= 依頼内容 1 =
春町の語りを論じた本文について、次の問いに答えてください。
(a) 「ミメーシス」は何語のどの語に由来するとされていますか。
(b) 「皮肉」という語は、誰が用いたどの仏教用語に由来するとされていますか。
(c) 春町が辿り着いた語りの構えを象徴するとされる図像は何ですか。
= 依頼内容 2 =
春町の語りを論じた本文を、最後の段落の後から書き継いでください。

= 本文抜粋 =
────────────────

ミメーシスからパロディアへ──逸脱による再生

 

 春町は、もともと模倣(ミメーシス)を重んじる人物でした。ミメーシスとは、ギリシャ語mimesisに由来し、「模倣」あるいは「再現」を意味します。芸術とは現実の忠実な写しであるという古典的理念に基づき、春町にとって戯作とは、言葉を通して“世界の本質”を映し出す営みでした。語るとは、誠実に真実をすくい上げることだったのです。しかしその信念が、山東京伝による形式の借用によって踏みにじられたと感じたとき、春町の中で何かが崩れます。語りに込めた“本質”が、通俗的な笑いのために空しく模倣され、消費されていく――そんな時代の空気に絶望した彼は、語ることそのものを手放し、筆を折ったのでした。

 

 そんな彼が沈黙の只中で見出したのが、「皮肉」という語りの可能性でした。この語はもともと、禅宗の開祖・達磨大師が弟子の修行の深度を評価する際に用いた仏教用語「皮肉骨髄」に由来します。「皮」や「肉」は修行の入り口にすぎず、「骨」や「髄」こそが仏法の核心、本質の理解を象徴するとされました。つまり、「皮肉」とは本来、表面(皮)や中間層(肉)にとどまり、核心に至っていない理解を指す言葉だったのです。この語が転じて、やがて「表層と真意のずれ」を意識的に示す修辞、すなわち西洋のirony(アイロニー)と重ねられるようになり、現在のように「皮肉」と言えば、表の言葉とは裏腹の意味を含む表現として理解されるようになりました。

 

 春町が辿り着いたのは、まさにこの“ズレ”を操る語りの構えでした。言葉がもはや真実をそのまま映し出すものではなくなったとき、彼はむしろ、ズレた語りを通して、これまで語りえなかったものを匂わせる表現に転回しようとしたのです。その象徴が、「屁屁屁/屁屍屁/屁屁屁」という図像でした。京伝のような諧謔的表現を「俺たちは屁だ!」と笑い飛ばす面々のなかで、ただひとり言葉を失い、屍のように沈黙する春町。〈屁〉という笑いの形式のただなかに置かれた〈屍〉の文字からは、自分の声が誰にも届かぬことを痛感する語り手の、語れぬ自己をめぐる皮肉の匂いがします。

────────────────

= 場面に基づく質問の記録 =

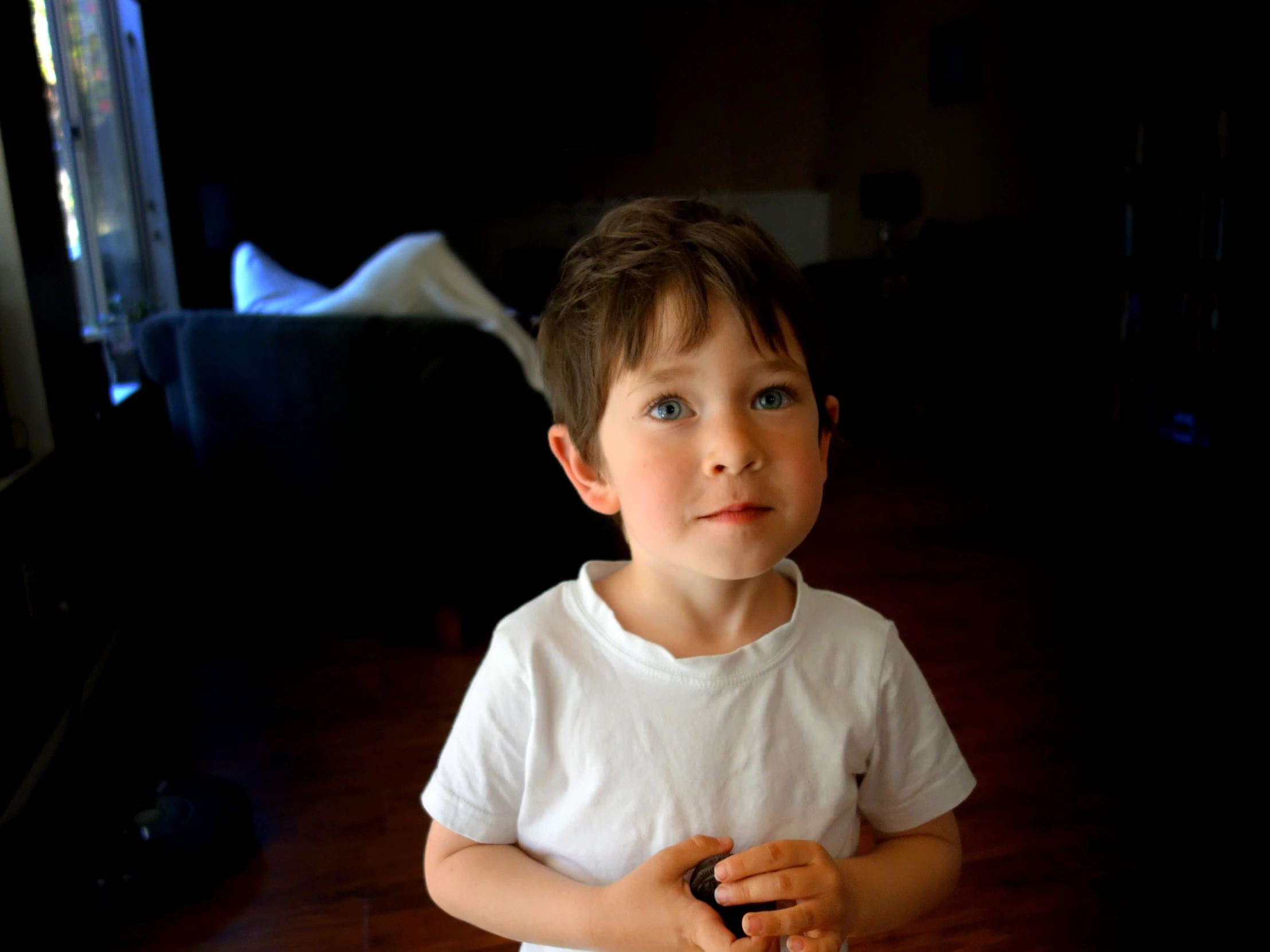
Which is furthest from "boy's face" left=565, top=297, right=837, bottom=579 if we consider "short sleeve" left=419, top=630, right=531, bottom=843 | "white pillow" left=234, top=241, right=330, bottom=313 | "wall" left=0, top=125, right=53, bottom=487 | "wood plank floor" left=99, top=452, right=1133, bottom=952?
"white pillow" left=234, top=241, right=330, bottom=313

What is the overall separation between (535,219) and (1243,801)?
5.43m

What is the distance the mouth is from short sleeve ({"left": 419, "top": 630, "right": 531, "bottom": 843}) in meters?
0.18

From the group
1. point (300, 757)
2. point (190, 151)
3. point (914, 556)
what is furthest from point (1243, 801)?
point (190, 151)

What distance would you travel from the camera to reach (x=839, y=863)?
0.72 meters

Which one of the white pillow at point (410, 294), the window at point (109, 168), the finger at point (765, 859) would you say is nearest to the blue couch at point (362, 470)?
the white pillow at point (410, 294)

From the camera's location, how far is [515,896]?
2.42 ft

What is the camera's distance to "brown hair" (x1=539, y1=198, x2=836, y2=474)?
2.33 feet

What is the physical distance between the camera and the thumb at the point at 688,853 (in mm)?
676

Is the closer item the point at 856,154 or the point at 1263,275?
the point at 1263,275

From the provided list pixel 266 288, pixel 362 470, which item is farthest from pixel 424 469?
pixel 266 288

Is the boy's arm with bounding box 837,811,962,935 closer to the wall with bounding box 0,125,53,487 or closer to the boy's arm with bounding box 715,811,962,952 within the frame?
the boy's arm with bounding box 715,811,962,952

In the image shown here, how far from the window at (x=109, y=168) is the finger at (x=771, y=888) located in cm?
268

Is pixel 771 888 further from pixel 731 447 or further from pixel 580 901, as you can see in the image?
pixel 731 447

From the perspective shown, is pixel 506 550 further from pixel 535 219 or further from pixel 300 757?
pixel 535 219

────────────────

= 想定解答 1 =
(a) ギリシャ語のmimesisに由来します。
(b) 禅宗の開祖・達磨大師が、弟子の修行の深度を評価する際に用いた「皮肉骨髄」に由来します。
(c) 「屁屁屁/屁屍屁/屁屁屁」という図像です。

= 想定解答 2 =
 こうした語りの転回を可能にしたのが、「パロディア」という形式でした。パロディアとは、ギリシャ語の”parōidia”に由来し、傍(para)に歌(ōidē)を置くもの、すなわち本歌をズラして模倣する滑稽詩を意味します。山東京伝の作風はこのパロディアの志向に満ちており、春町にとってはまさにミメーシスの対極にあるものでした。彼はかつて、その逸脱に傷つき、形式をなぞられることに怒りを覚えましたが、皮肉という視点を得たことで、「ズラすこと」こそが語りの誠実さを別のかたちで立ち上げうるという逆説に気づきます。

 

 つまり、模倣の純粋性にこだわるのではなく、制度や形式を意図的にズラすことで、語りの枠組みそのものを問い直す。それが春町にとっての再生の道でした。ミメーシスが「写す語り」だとすれば、パロディアは「ずらして照らす語り」。春町はその逸脱のなかに、新たな語りの倫理を見出していったのです。

 

屁というメディア──『放屁論』のパロディア的逆説
 今回と前回の二回にわたって、物語の中核をなしていたのは、「屁」という一見くだらない現象が、語りえぬものの媒介として機能するメディアの象徴として描かれていた点です。平賀源内の『放屁論』は、取るに足らない生理現象である「屁」をあえて論説形式で高尚に語ることにより、正論や制度が前提としている“理性的な語り”の構造そのものを揺さぶるパロディア的戦略を展開していました。

 

 屁は言語ではなく音であり、意味を持たないにもかかわらず、強烈な存在感と社会的な含意をもって周囲に作用します。屁とはすなわち、“身体が発したが、意味を伴わない音”。そこには語りの前段階、あるいは語りの断片としての性格が潜んでいます。言葉にならない情動や不条理、あるいは制度や常識が抑えこもうとする異物的なものが、不可避の音響として噴出する。つまり屁とは「語りえぬものが語られてしまう」瞬間であり、意味と意味の制度から逸脱した、生の表現行為なのです。

 

 だからこそ、屁は笑いと痛みの両極を同時に含みます。滑稽であると同時に、羞恥や屈辱、不快感をも喚起する。それゆえに、屁は「社会的に語ってはならないこと」「語っても意味が生じないこと」に触れることで、制度の裂け目を照らす“メディア”となり得るのです。春町が「屁屁屁/屁屍屁/屁屁屁」という図像詩で、屍とともにその只中に自らを配置したのは、まさに「語れぬものの中で語る」ことの限界と可能性を引き受けた語りの姿勢に他なりません。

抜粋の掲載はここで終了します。